In response to Viv’s excellent article “Sickness of the Mind“, I asked her if UKIP Daily contributors could make a collective protest to the PM about the persecution of veteran and serving soldiers over deaths in overseas armed conflicts. I often send emails to 10 Downing Street about various important issues on the official messaging page, but who knows if they are read or immediately trashed. I wanted to be part of a louder voice, one that couldn’t be ignored so easily.
Viv suggested that I start a petition to Parliament and gave me the link. I had signed many of these petitions in the past (not impressed by the responses) but never started one, so I decided to go ahead. Then it occurred to me that, surely, a petition on this topic must already exist. Having tried a few key words in the Search facility on the site and finding nothing, I began the process of submitting a petition. As soon as I entered my topic, the site informed me that there were NO OTHER PETITIONS of this nature. I was surprised, but carried on.
The process tests your patience a little, by rejecting initial attempts to produce a title, an explanation and follow-up details, but by dint of reducing the number of words and rearranging the points, my petition was finally accepted. The title was as follows: “End the prosecution of soldiers for causing deaths in armed conflicts”. Next, I had to wait for an email link to click and was informed that I needed five signatories to support my petition. OK, no problem, I circulated our Branch and got ten signatories. Another email informed me that, “We’re checking your petition to make sure it meets the petition standards. If it does, we’ll publish it. This usually takes a week or less.”

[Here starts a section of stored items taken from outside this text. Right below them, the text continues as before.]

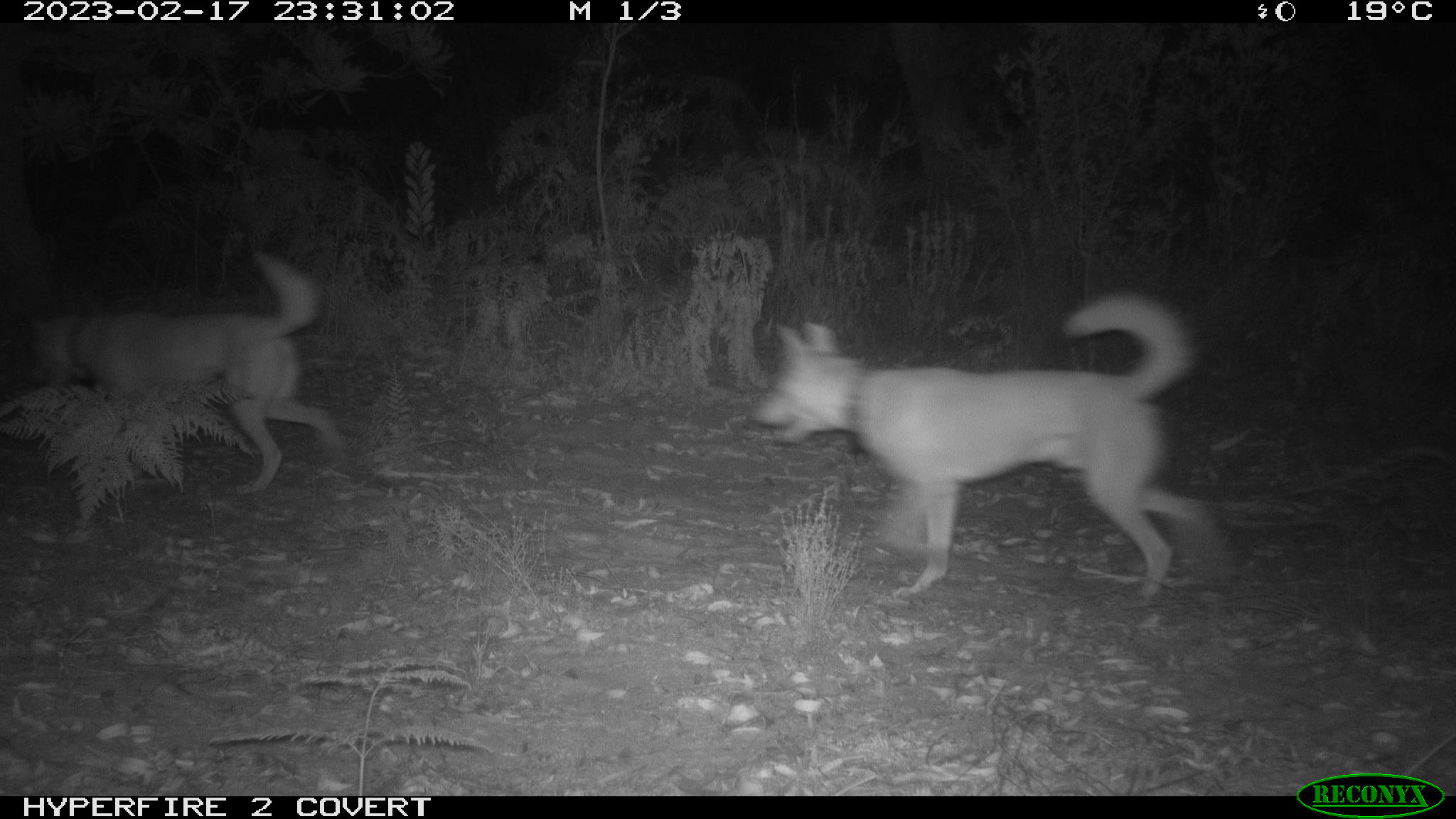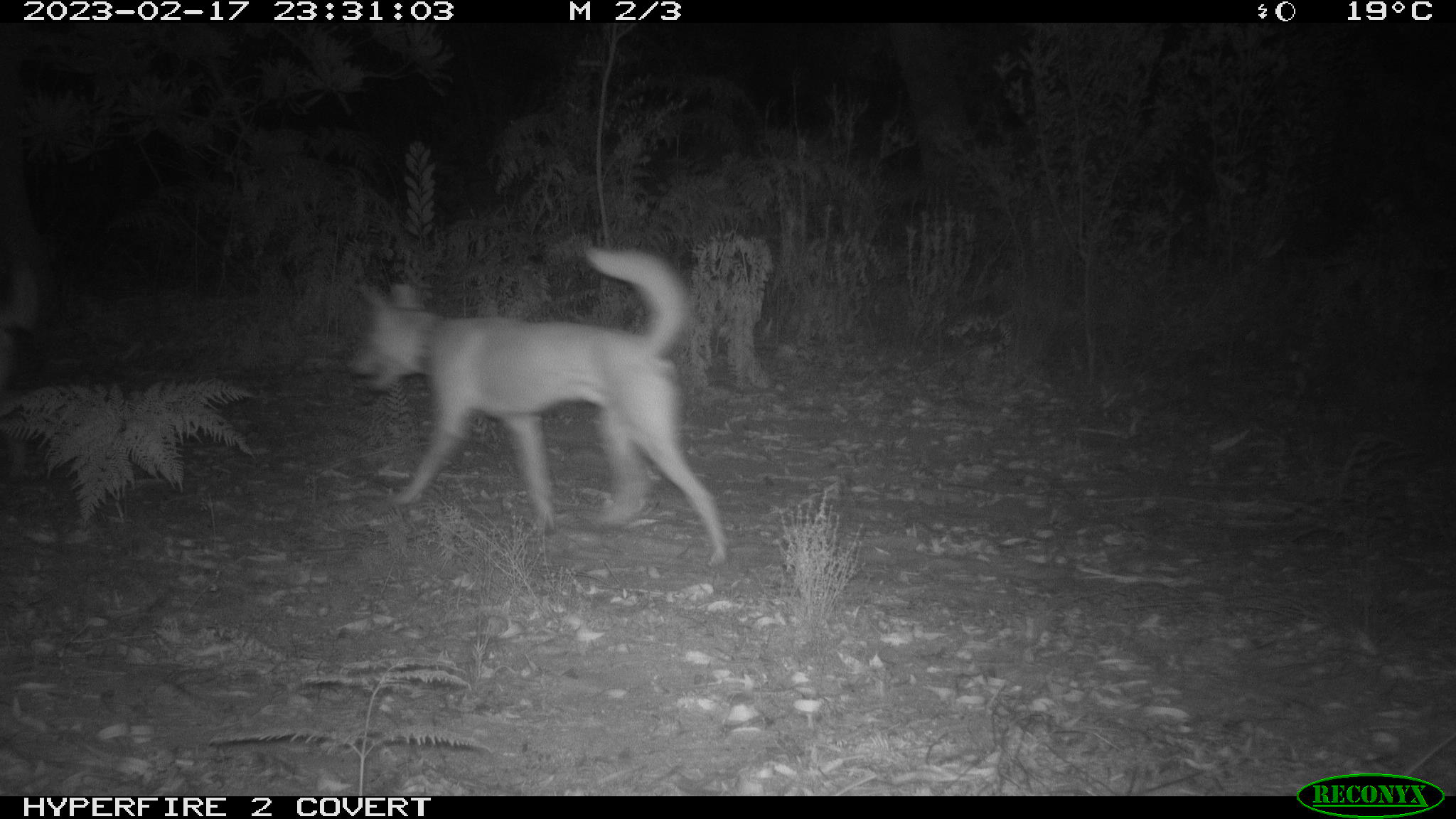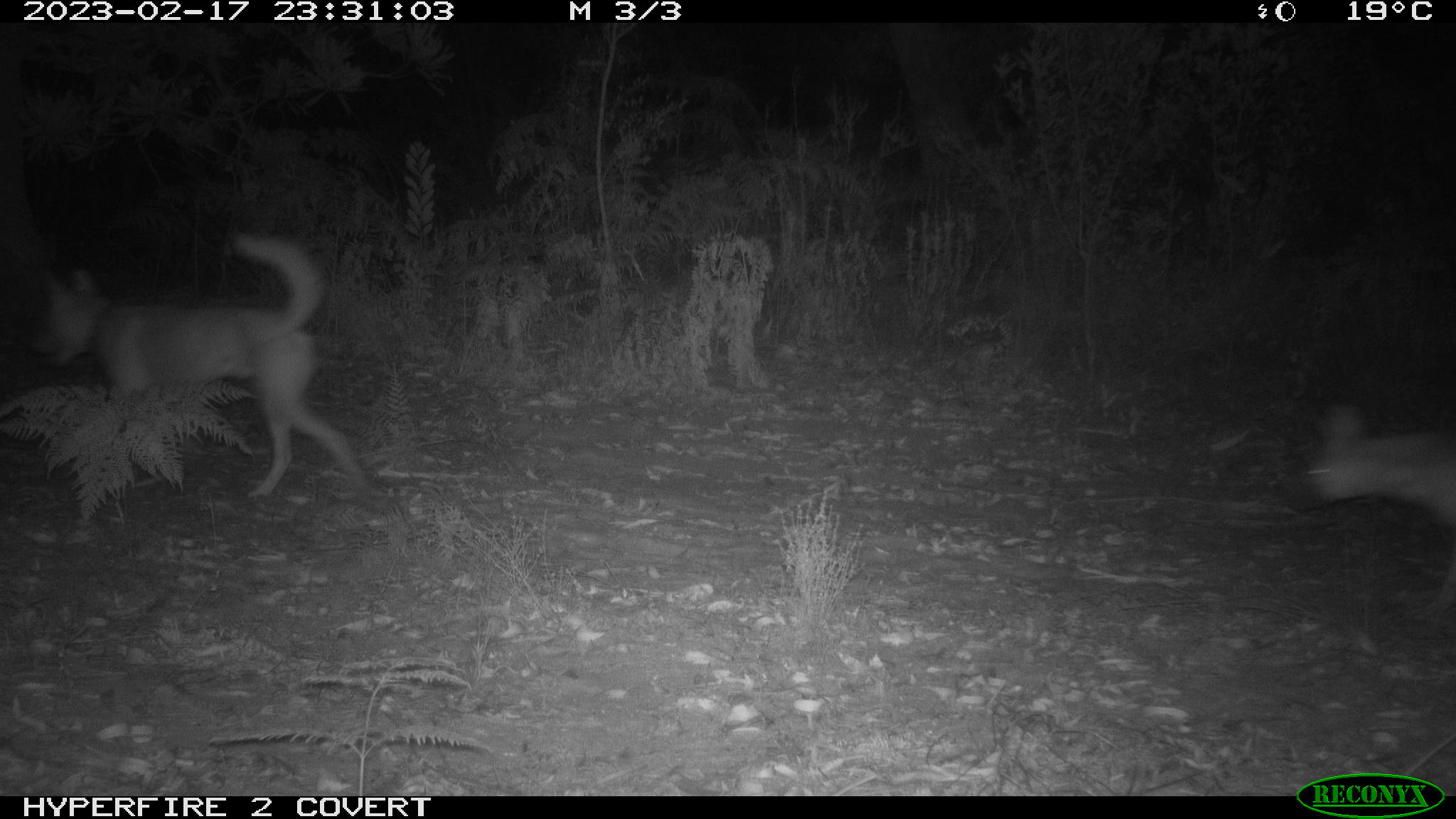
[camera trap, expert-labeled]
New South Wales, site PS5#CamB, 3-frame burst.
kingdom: Animalia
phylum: Chordata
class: Mammalia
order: Carnivora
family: Canidae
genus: Canis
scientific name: Canis familiaris dingo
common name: dingo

The very next day I received this: “We rejected the petition you created. There’s already a petition about this issue. [?!] We cannot accept a new petition when we already have one about a very similar issue.” And they added a link for that existing petition, the one they had previously denied existed. Here it is, it’s entitled “British servicemen and women to have legal immunity from prosecution.”

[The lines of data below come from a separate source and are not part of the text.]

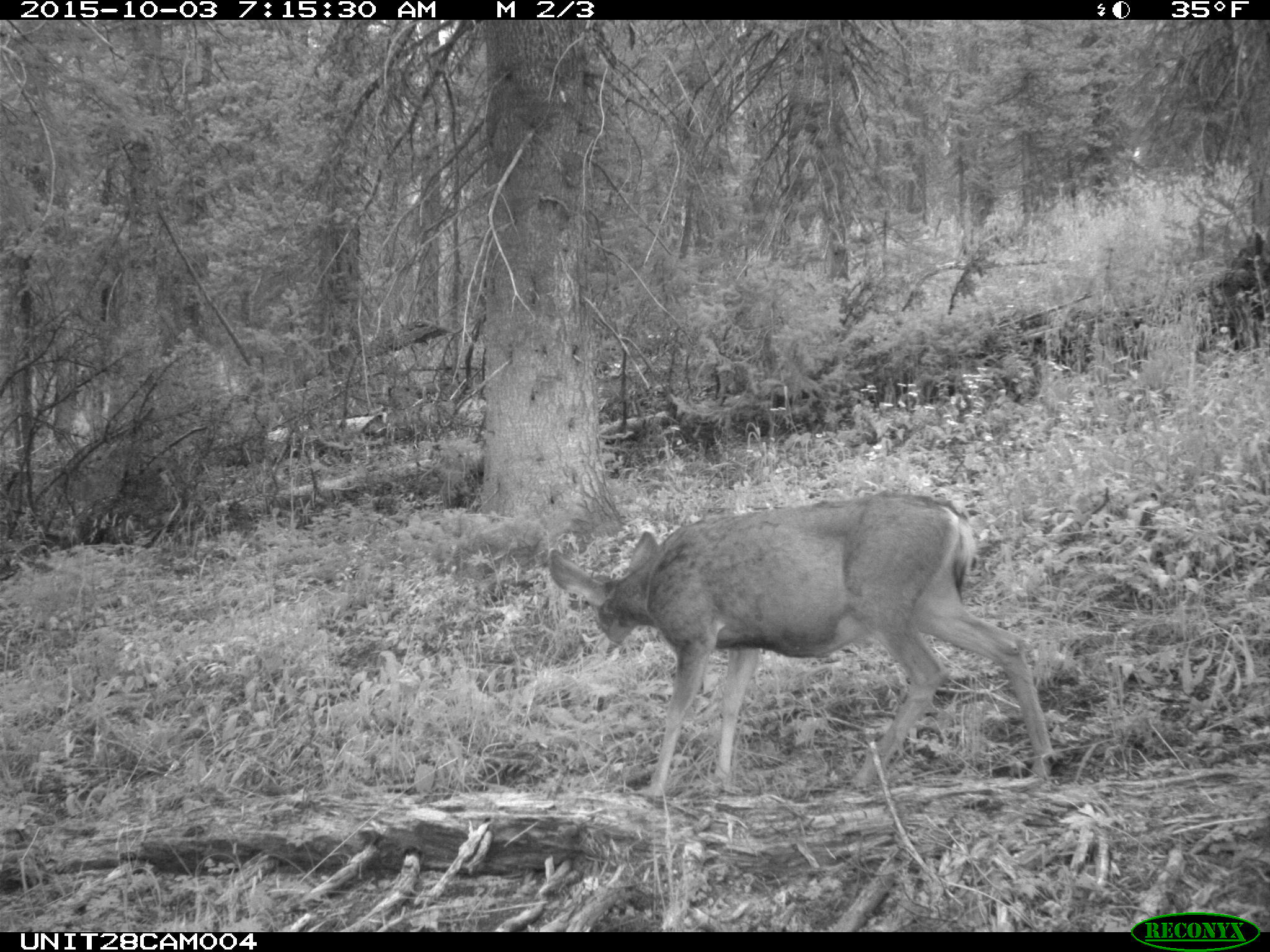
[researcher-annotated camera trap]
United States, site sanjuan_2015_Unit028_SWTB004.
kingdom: Animalia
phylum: Chordata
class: Mammalia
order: Artiodactyla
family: Cervidae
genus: Odocoileus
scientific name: Odocoileus hemionus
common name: mule deer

I signed it, naturally, but I doubt it will make much more progress than it already has achieved. At time of writing there are 11,497 signatories, which means it reached the 10,000 required for a response from the government. It cannot be debated in Parliament until it attracts 100,000 signatures, but considering that the deadline is the 17th February 2017, it is hardly likely. Besides, when you read the lengthy response from the Ministry of Defence, which boils down to “Things are just fine as they are”, you get the feeling that a Parliamentary debate would be a waste of time. There’s a map you can click on to see how many people voted for that petition in your town, and I was ashamed to see how few there were in mine.
I suspect that my petition would have been rejected even if there had not already been one (as they belatedly discovered). Why? Because mine had a different slant to it that raised the political and philosophical question of culpability for deaths in armed conflicts. The following is the meat of my argument, expanded from the meagre word limit imposed on the ‘Explanation’ and ‘More details ‘ sections of the proposed but rejected petition.

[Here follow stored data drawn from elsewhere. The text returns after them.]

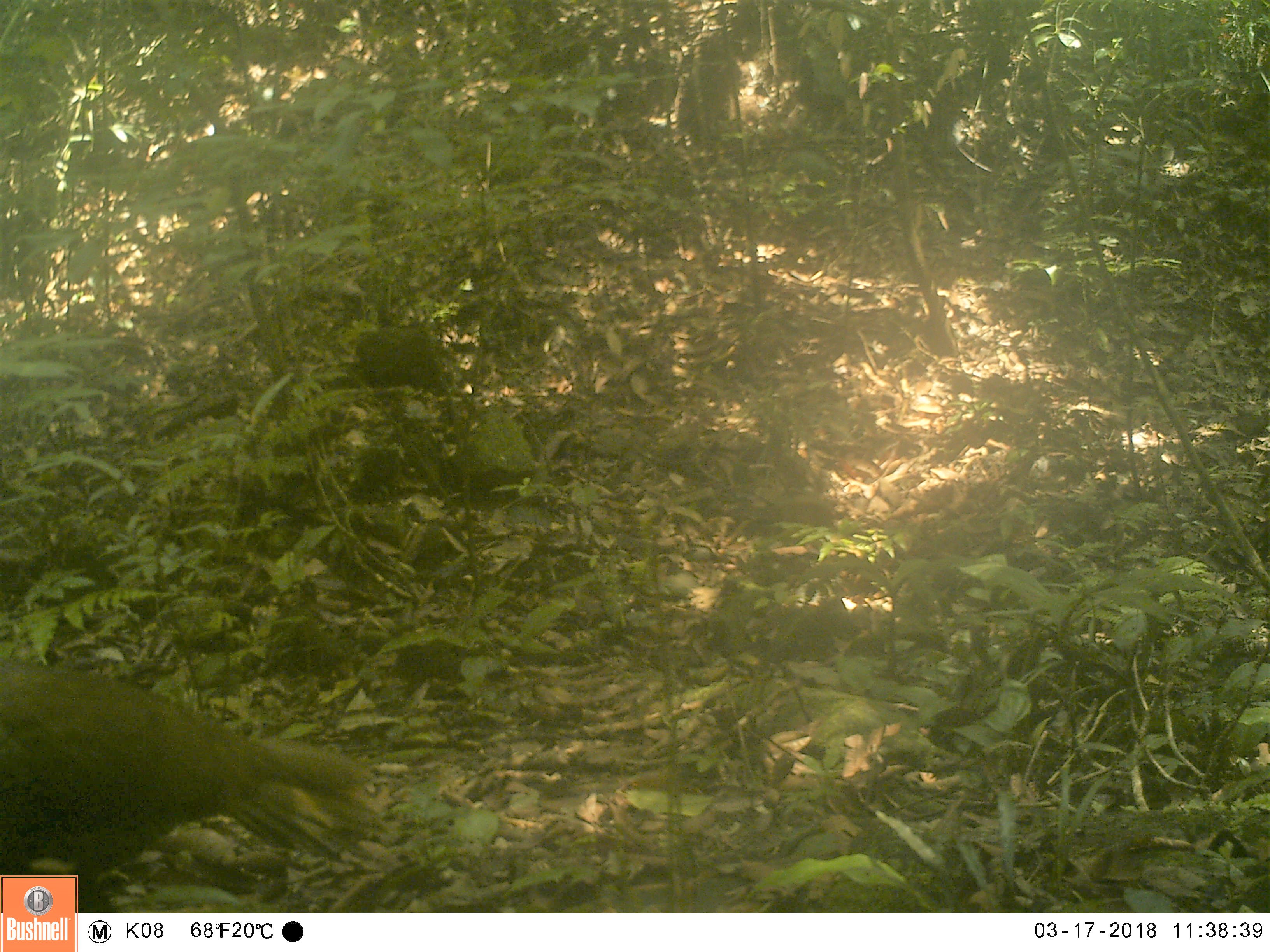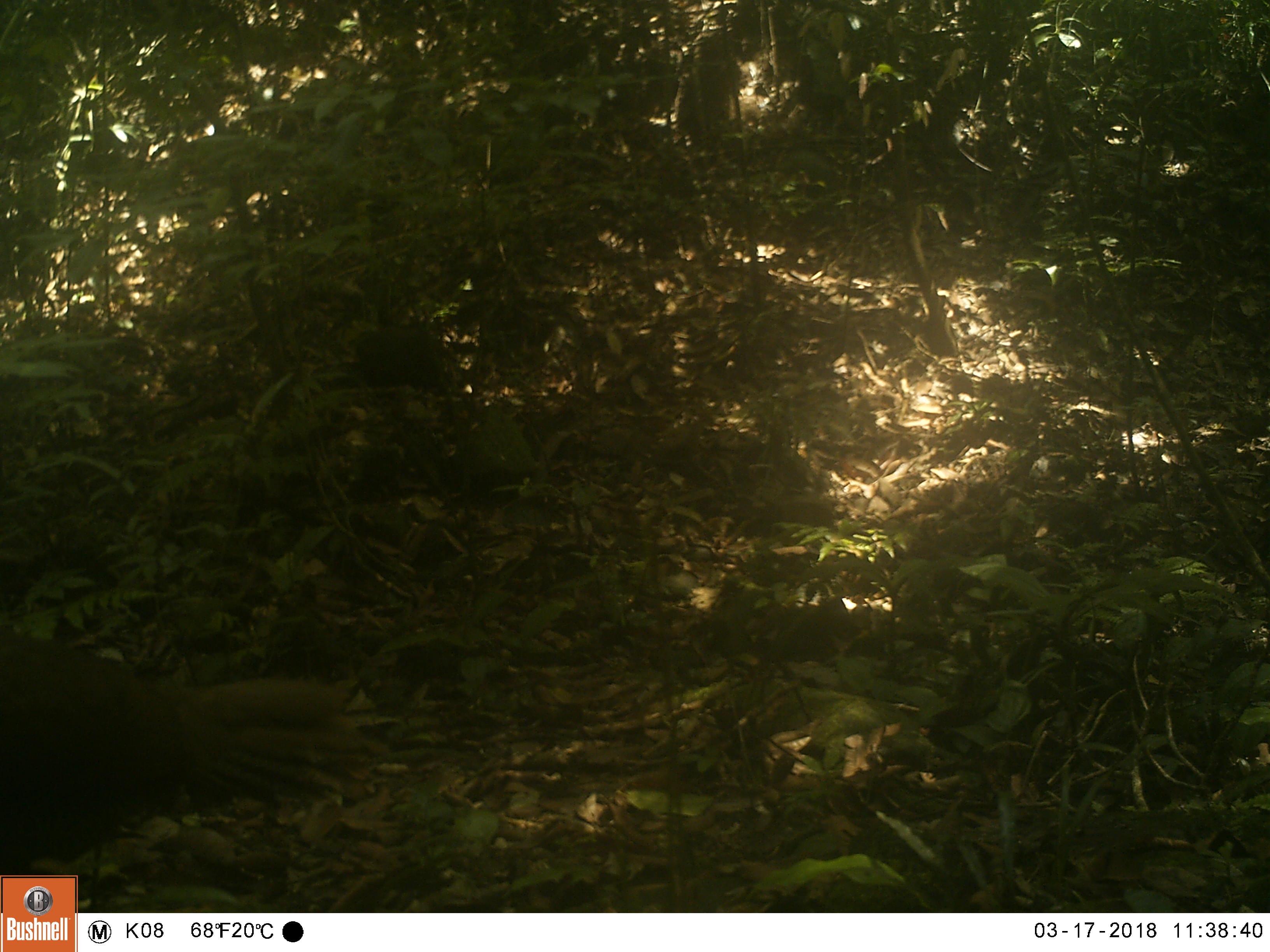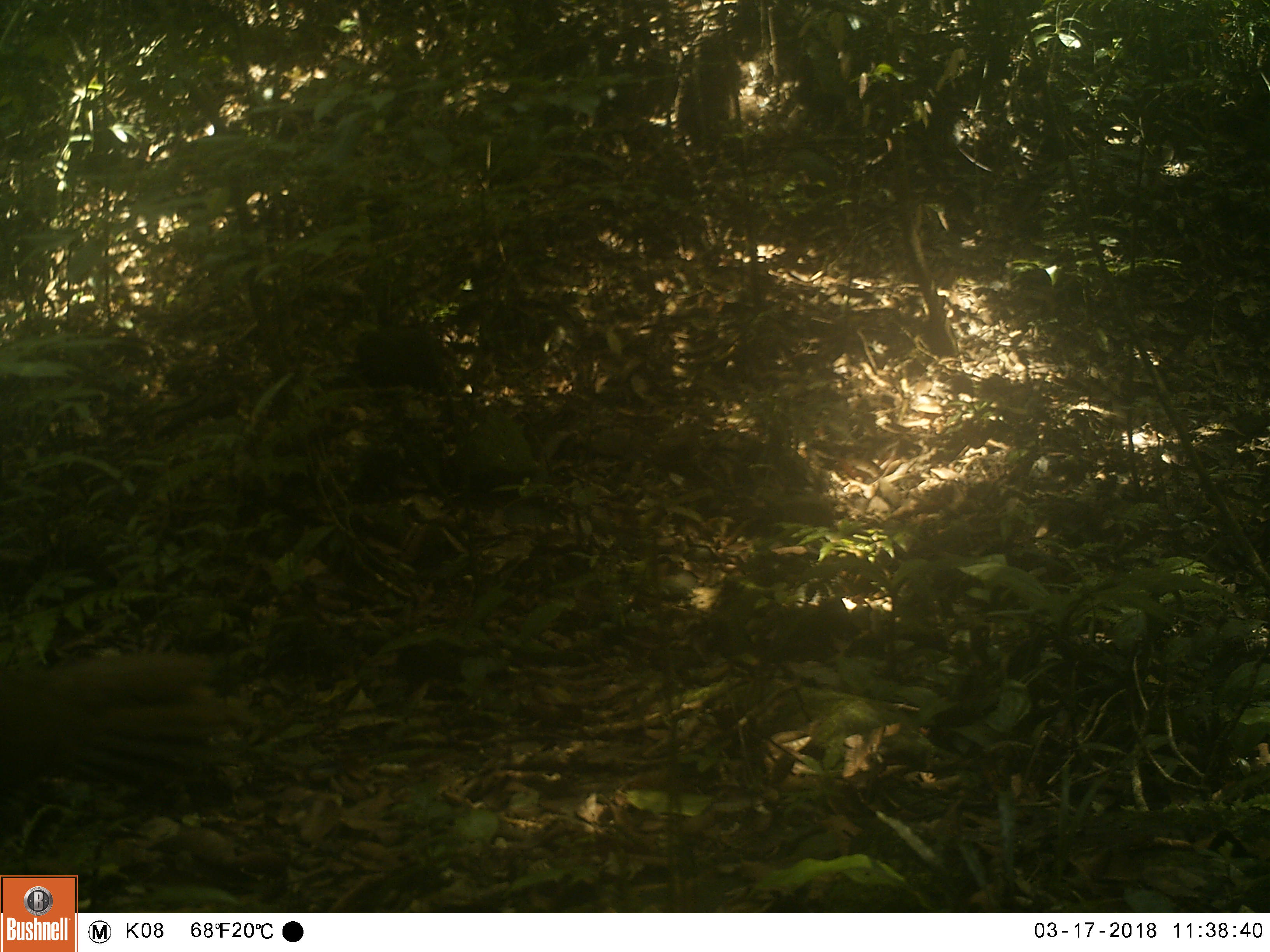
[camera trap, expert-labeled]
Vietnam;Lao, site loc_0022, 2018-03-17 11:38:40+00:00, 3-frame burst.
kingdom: Animalia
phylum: Chordata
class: Aves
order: Galliformes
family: Phasianidae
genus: Lophura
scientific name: Lophura nycthemera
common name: silver pheasant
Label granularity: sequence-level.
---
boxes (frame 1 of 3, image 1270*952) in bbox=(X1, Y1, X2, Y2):
silver pheasant: bbox=(0, 656, 382, 912)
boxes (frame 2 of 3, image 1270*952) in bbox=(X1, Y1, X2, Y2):
silver pheasant: bbox=(0, 620, 388, 873)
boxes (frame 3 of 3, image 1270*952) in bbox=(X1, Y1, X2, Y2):
silver pheasant: bbox=(0, 654, 239, 793)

No one but politicians who send our armed forces into wars are responsible for the deaths that occur.
Think of Tony Blair, unpunished for the lies he told in the run up to the Iraq war, the dodgy documents he produced, his manipulation of Parliament, and his ‘no guts, no glory’ determination to join the Americans, however questionable the intelligence about Iraq’s ‘WMD’. The blood of every British soldier and the civilians they killed in that conflict is on his hands alone, yet he has never been prosecuted for one death. Instead, soldiers are scapegoated and persecuted by the law, hounded by immoral compo-seeking lawyers on behalf of dubious claimants. It’s outrageous, and dangerously demoralising for our armed personnel, whom we need more than ever to defend our country in a world that becomes more chaotic by the day.
I don’t think that a government site would really appreciate the idea of politicians and their lackeys being held responsible for all deaths in overseas wars to which they sent our soldiers. Do you?